By Naomi Gish
Oregon Shakespeare Festival actors Jeremy Thompson and Omoze Adhenre entertained and tutored Peninsula College students on Nov. 19 in the Little Theater.
Invited by English professors Kate Reavy and Janet Lucus, the duo were on their second to last stop on a six-week adventure of visiting schools; junior high, high school and college level, in Washington and Oregon.
Performing Hamlet with only two actors called for some quick costume changes that comically consisted of chiefly tiara or necktie substitutions that were taken place in an instant.
The impressive team not only performed a dozen or so characters in their version of Hamlet, but also jumped into narrator mode at any moment, to guide their audience.
Thespians, though they were, the traveling troupe wore many hats that day as they, following their performances, led a workshop for a small group of students and interested community members.
The theme for the lesson was storytelling.

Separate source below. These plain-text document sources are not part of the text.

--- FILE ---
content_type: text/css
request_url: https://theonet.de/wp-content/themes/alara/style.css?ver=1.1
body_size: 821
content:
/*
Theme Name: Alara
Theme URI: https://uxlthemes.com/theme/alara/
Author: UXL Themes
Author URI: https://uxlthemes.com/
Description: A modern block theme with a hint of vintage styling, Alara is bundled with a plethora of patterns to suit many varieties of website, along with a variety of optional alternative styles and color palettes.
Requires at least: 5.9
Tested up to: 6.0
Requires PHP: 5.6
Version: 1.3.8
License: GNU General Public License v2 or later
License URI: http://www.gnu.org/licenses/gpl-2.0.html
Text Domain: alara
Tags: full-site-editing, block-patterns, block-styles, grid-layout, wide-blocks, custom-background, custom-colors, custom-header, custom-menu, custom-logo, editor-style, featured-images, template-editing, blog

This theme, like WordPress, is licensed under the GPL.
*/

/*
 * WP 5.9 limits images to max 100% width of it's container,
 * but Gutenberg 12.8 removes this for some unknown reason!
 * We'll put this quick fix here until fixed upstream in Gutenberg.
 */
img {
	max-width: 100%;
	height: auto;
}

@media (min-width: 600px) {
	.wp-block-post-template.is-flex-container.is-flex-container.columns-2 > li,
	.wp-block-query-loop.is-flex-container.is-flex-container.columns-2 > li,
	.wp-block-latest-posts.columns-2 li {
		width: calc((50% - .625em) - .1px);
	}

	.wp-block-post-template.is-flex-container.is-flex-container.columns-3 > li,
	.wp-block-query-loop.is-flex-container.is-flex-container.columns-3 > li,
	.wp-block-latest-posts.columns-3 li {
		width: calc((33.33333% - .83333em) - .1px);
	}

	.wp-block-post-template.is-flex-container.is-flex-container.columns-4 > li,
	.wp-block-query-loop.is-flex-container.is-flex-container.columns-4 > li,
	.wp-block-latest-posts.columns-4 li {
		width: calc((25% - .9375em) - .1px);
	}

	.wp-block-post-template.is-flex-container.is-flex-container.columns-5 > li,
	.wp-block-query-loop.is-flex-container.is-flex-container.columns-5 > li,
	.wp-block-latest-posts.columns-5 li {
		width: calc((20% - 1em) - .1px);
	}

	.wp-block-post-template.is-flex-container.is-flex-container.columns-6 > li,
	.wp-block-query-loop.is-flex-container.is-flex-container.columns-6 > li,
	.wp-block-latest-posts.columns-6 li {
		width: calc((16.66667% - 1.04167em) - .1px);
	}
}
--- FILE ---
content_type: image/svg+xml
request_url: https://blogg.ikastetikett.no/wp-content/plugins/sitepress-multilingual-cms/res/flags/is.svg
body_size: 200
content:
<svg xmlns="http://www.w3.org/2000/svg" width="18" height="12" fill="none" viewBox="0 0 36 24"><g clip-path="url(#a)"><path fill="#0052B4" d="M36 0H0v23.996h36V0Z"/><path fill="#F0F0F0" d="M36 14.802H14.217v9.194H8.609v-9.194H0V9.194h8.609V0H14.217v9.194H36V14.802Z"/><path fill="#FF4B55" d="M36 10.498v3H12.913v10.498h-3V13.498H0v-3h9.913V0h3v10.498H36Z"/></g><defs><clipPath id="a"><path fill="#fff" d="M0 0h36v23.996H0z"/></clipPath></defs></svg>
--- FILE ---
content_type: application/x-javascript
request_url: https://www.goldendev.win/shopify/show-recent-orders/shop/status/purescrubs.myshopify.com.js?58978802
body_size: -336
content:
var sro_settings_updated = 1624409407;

With a few group exercises amid many shared laughs and new insights, students partook in telling one word stories with a partner, ultimately concluding in a tale as mystifying listened to as it was entertaining to create.
Continuing with Shakespeare, “the master of the one sentence story” Adhenre said, participants created “sculptured” lines where one would mold another physically into a statue expressing one line from the Ghosts monologue in Hamlet.
Further breaking down the four-tiered piece from Shakespeare’s perhaps most familiar play, students began to understand the tongue and mind twisting soliloquy for the depth and spirit it really possessed, which is possibly to understand with the right tutor.
At every chance, the Portland actors asked participants to give ideas behind the Ghosts words of choice and everyone decided upon a new appreciation for the physical involvement when it all was over.